- WHAT IS REQUIRED
Turn the lines below into a JSON list of strings, one string per line, and leave out the blank lines.

START

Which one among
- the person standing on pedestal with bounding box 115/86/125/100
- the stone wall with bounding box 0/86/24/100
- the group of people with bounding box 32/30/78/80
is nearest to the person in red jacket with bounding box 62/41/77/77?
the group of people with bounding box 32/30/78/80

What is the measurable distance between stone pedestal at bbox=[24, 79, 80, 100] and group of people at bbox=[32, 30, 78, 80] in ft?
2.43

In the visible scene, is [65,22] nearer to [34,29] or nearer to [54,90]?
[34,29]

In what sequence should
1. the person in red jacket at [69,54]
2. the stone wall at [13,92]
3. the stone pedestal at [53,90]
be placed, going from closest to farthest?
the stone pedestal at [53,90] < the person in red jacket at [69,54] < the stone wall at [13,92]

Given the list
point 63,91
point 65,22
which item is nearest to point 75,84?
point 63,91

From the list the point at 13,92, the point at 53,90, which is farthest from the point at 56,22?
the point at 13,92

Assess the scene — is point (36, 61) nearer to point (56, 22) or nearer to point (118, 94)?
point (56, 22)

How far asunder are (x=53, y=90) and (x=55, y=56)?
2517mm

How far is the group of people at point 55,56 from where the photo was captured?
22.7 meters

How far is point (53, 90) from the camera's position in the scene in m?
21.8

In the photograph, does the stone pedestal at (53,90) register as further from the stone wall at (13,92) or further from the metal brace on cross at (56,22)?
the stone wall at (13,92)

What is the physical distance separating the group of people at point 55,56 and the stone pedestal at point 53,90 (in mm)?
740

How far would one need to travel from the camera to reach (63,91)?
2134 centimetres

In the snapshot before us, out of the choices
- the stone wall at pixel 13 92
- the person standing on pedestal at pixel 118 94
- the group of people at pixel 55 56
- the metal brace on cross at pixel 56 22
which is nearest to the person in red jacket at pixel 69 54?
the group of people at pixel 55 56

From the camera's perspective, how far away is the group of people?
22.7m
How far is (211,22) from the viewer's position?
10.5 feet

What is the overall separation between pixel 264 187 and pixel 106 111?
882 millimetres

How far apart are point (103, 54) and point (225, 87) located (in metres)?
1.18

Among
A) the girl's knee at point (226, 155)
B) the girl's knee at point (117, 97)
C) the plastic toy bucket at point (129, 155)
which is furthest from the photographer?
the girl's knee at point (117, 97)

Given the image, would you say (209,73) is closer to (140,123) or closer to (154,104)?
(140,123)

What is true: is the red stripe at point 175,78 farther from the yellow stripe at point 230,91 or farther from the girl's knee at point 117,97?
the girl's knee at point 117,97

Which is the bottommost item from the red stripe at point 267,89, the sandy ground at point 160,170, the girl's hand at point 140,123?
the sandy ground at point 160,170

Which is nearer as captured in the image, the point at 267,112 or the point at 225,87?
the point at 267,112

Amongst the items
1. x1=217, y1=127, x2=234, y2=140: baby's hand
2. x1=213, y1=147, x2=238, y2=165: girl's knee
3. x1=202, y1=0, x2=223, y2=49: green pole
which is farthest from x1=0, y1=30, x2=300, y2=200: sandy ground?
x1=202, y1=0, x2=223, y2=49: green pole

END

- RESPONSE
[
  "Which one among",
  "- the person standing on pedestal with bounding box 115/86/125/100",
  "- the stone wall with bounding box 0/86/24/100",
  "- the group of people with bounding box 32/30/78/80",
  "is nearest to the person in red jacket with bounding box 62/41/77/77?",
  "the group of people with bounding box 32/30/78/80",
  "What is the measurable distance between stone pedestal at bbox=[24, 79, 80, 100] and group of people at bbox=[32, 30, 78, 80] in ft?",
  "2.43",
  "In the visible scene, is [65,22] nearer to [34,29] or nearer to [54,90]?",
  "[34,29]",
  "In what sequence should",
  "1. the person in red jacket at [69,54]",
  "2. the stone wall at [13,92]",
  "3. the stone pedestal at [53,90]",
  "be placed, going from closest to farthest?",
  "the stone pedestal at [53,90] < the person in red jacket at [69,54] < the stone wall at [13,92]",
  "Given the list",
  "point 63,91",
  "point 65,22",
  "which item is nearest to point 75,84?",
  "point 63,91",
  "From the list the point at 13,92, the point at 53,90, which is farthest from the point at 56,22?",
  "the point at 13,92",
  "Assess the scene — is point (36, 61) nearer to point (56, 22) or nearer to point (118, 94)?",
  "point (56, 22)",
  "How far asunder are (x=53, y=90) and (x=55, y=56)?",
  "2517mm",
  "How far is the group of people at point 55,56 from where the photo was captured?",
  "22.7 meters",
  "How far is point (53, 90) from the camera's position in the scene in m?",
  "21.8",
  "In the photograph, does the stone pedestal at (53,90) register as further from the stone wall at (13,92) or further from the metal brace on cross at (56,22)?",
  "the stone wall at (13,92)",
  "What is the physical distance separating the group of people at point 55,56 and the stone pedestal at point 53,90 (in mm)?",
  "740",
  "How far would one need to travel from the camera to reach (63,91)?",
  "2134 centimetres",
  "In the snapshot before us, out of the choices",
  "- the stone wall at pixel 13 92",
  "- the person standing on pedestal at pixel 118 94",
  "- the group of people at pixel 55 56",
  "- the metal brace on cross at pixel 56 22",
  "which is nearest to the person in red jacket at pixel 69 54?",
  "the group of people at pixel 55 56",
  "From the camera's perspective, how far away is the group of people?",
  "22.7m",
  "How far is (211,22) from the viewer's position?",
  "10.5 feet",
  "What is the overall separation between pixel 264 187 and pixel 106 111?",
  "882 millimetres",
  "How far apart are point (103, 54) and point (225, 87) located (in metres)?",
  "1.18",
  "Among",
  "A) the girl's knee at point (226, 155)",
  "B) the girl's knee at point (117, 97)",
  "C) the plastic toy bucket at point (129, 155)",
  "which is furthest from the photographer?",
  "the girl's knee at point (117, 97)",
  "Given the image, would you say (209,73) is closer to (140,123) or closer to (154,104)?",
  "(140,123)",
  "What is true: is the red stripe at point 175,78 farther from the yellow stripe at point 230,91 or farther from the girl's knee at point 117,97?",
  "the girl's knee at point 117,97",
  "Which is the bottommost item from the red stripe at point 267,89, the sandy ground at point 160,170, the girl's hand at point 140,123?",
  "the sandy ground at point 160,170",
  "Which is nearer as captured in the image, the point at 267,112 or the point at 225,87?",
  "the point at 267,112",
  "Amongst the items",
  "1. x1=217, y1=127, x2=234, y2=140: baby's hand",
  "2. x1=213, y1=147, x2=238, y2=165: girl's knee",
  "3. x1=202, y1=0, x2=223, y2=49: green pole",
  "which is farthest from x1=0, y1=30, x2=300, y2=200: sandy ground?",
  "x1=202, y1=0, x2=223, y2=49: green pole"
]